How would you describe your story?
KIM FU: The story is a series of vignettes, all fantasies of the same character. She fantasizes about becoming a nineteenth-century landlady, encountering a wolf in the woods, being a princess on the day the monarchy is overthrown, and what it’s like to be dead. The vignettes slowly reveal the character at its center.
When did you write it, and how did the writing process compare to your other work?
KF: This story is one of two stories I wrote concurrently between December of 2017 and February of 2018, and I wrote it partially by hand. That’s extremely unusual for me on both fronts—I rarely write that quickly, and I almost never handwrite. But ideas and lines and changes for this story kept coming to me in the strangest places at the strangest times, such that I started to keep a pen and notebook handy. (Luckily, I own approximately ten million unused notebooks.)
What kind of research went into this story?
KF: There’s a section near the middle for which I googled images of wolves and a little bit about wolf behavior, but I’d say the story was most influenced by other works of fiction. Kevin Brockmeier and Sarah Waters were definitely bouncing around in the back of my mind.
What, to you, makes the short story a special form? What can it do that other kinds of writing can't?
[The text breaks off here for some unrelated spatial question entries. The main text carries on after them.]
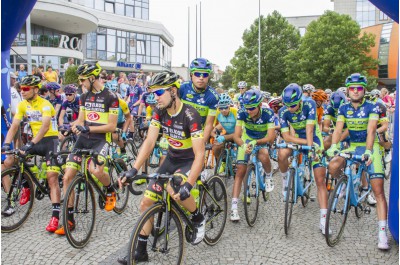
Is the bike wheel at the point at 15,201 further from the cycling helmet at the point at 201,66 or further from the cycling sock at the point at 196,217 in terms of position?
the cycling helmet at the point at 201,66

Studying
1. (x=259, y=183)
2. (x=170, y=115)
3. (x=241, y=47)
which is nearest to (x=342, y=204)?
(x=259, y=183)

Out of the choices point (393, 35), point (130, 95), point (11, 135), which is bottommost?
point (11, 135)

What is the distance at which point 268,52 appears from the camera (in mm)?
47500

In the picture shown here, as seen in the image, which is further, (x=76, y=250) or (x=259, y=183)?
(x=259, y=183)

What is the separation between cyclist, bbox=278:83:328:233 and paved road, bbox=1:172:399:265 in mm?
536

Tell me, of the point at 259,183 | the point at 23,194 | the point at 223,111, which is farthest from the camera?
the point at 223,111

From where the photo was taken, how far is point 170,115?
4340 mm

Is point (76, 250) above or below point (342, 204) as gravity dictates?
below

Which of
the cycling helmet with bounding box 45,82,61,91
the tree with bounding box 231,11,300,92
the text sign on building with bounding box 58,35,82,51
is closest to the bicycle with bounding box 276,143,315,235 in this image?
the cycling helmet with bounding box 45,82,61,91

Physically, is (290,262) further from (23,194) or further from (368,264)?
(23,194)

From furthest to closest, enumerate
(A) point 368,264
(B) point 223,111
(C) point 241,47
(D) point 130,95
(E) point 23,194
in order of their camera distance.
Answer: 1. (C) point 241,47
2. (D) point 130,95
3. (B) point 223,111
4. (E) point 23,194
5. (A) point 368,264

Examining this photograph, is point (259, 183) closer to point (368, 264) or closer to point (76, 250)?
point (368, 264)

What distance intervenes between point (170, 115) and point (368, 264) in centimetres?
292

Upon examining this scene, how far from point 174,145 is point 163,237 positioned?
104cm
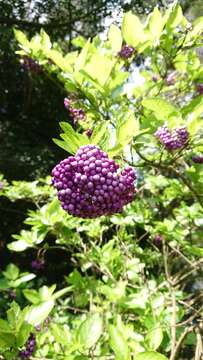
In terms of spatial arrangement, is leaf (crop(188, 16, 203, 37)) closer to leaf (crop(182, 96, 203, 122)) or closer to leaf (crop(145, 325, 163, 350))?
leaf (crop(182, 96, 203, 122))

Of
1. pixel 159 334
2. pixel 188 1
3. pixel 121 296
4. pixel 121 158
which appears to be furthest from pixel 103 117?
pixel 188 1

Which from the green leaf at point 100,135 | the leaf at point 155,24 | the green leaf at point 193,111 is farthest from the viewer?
the leaf at point 155,24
KF: My favorite thing to do as an editor and teacher is what I call the “ninja scalpel edit,” where I cut hundreds or even thousands of words from a piece without—hopefully—changing its major beats or essential character. On several occasions, the writer has responded that they couldn’t even tell what was missing, and that’s just the best feeling. I love concision, reduction, whittling down—though it’s obviously harder to practice in my own writing, with my giant ego in the way.
Short stories often contain a whole world, as much as a novel does, but in a fraction of the space. It’s incredible to me that you can, say, read a story from start to finish over lunch, and in that time, entirely inhabit another person and their lifetime of experience. Anthologies can be especially great in this way, allowing you to enter and exit dozens of universes, one after another, in the time it takes to read a book.
Where should people go to learn more about you and your work?
KF: My website is kim-fu.com. I’m also @skimfu on Twitter and @skim.fu on Instagram. Fair warning: there’re a lot of pictures of my dog.
What's the best gift you've ever been given?
KF: This is going to be painfully sincere; I apologize in advance. My dad passed away in 2011. He was the one who cooked all our meals growing up, and when I miss him, I often think about his cooking, and how no will never ever feed me again the way he did, as knowingly, as matter-of-factly, without expectation—just a pure expression of love. Before he died, he planted an apple-pear (also called an Asian pear) tree. I didn’t know about it until very recently, when it started to bear fruit. When my mom and I ate them, it felt like he was feeding us one more time, a gift from the other side.